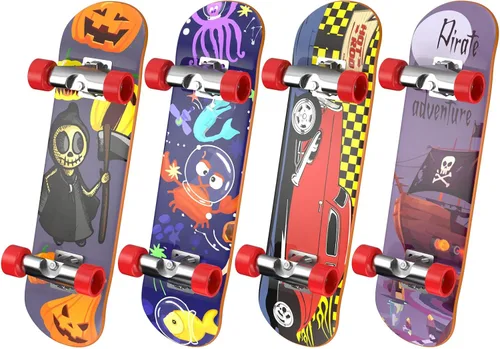 Vista 8 de Minipatinetas para Dedos 12PCS Juego Profesional de Tablas para Dedos Creativas Movimiento de Dedos, Kit Inicial de Mini Skateboards Favoritos de 12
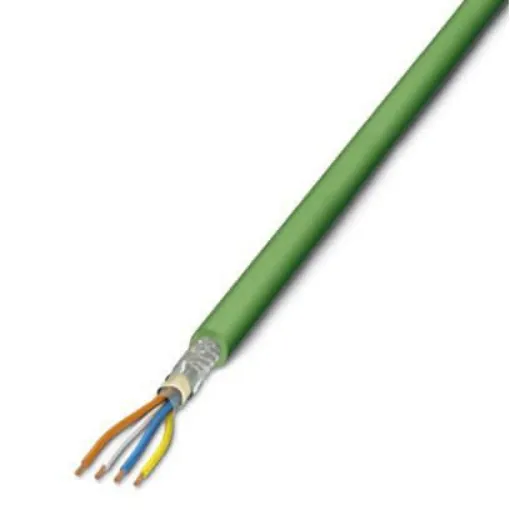 Phoenix Contact, 100m Cat5, Green, Yellow Unterminated, Shielded Shielded, Unterminated - 1416392 product image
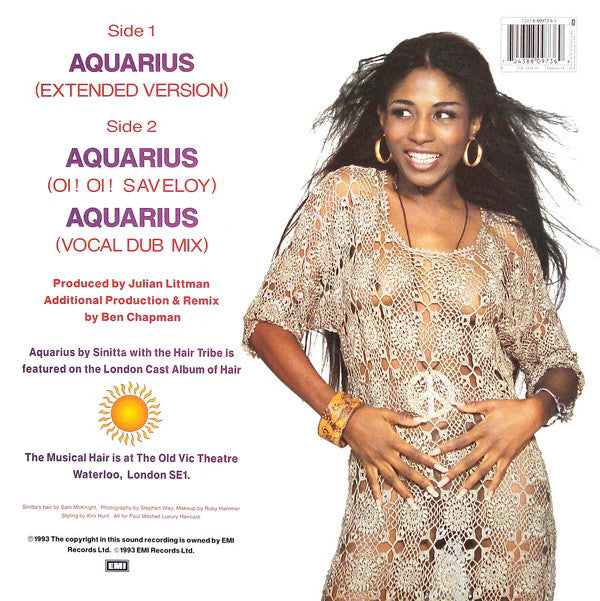 Sinitta : Aquarius (12")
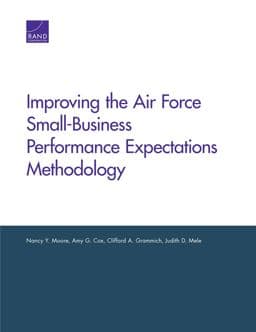 Improving the Air Force Small-Business Performance Expectations Methodology 9780833095121
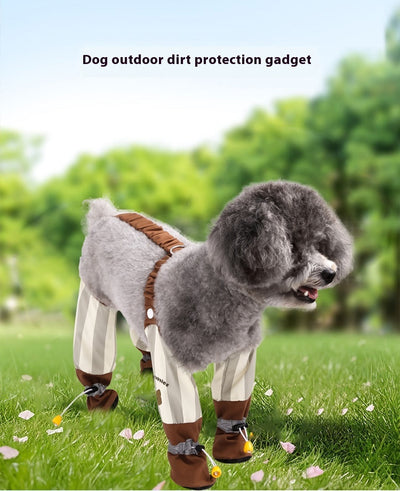 Pantalones Protectores para Perros Otoño-Invierno Ajustados Antipolvo - Image 10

__________

(What you are asked to do): In your copy, omit the pictures and restate every line of the data word for word.

(Answer space):
 Vista 8 de Minipatinetas para Dedos 12PCS Juego Profesional de Tablas para Dedos Creativas Movimiento de Dedos, Kit Inicial de Mini Skateboards Favoritos de 12
 Phoenix Contact, 100m Cat5, Green, Yellow Unterminated, Shielded Shielded, Unterminated - 1416392 product image
 Sinitta : Aquarius (12")
 Improving the Air Force Small-Business Performance Expectations Methodology 9780833095121
 Pantalones Protectores para Perros Otoño-Invierno Ajustados Antipolvo - Image 10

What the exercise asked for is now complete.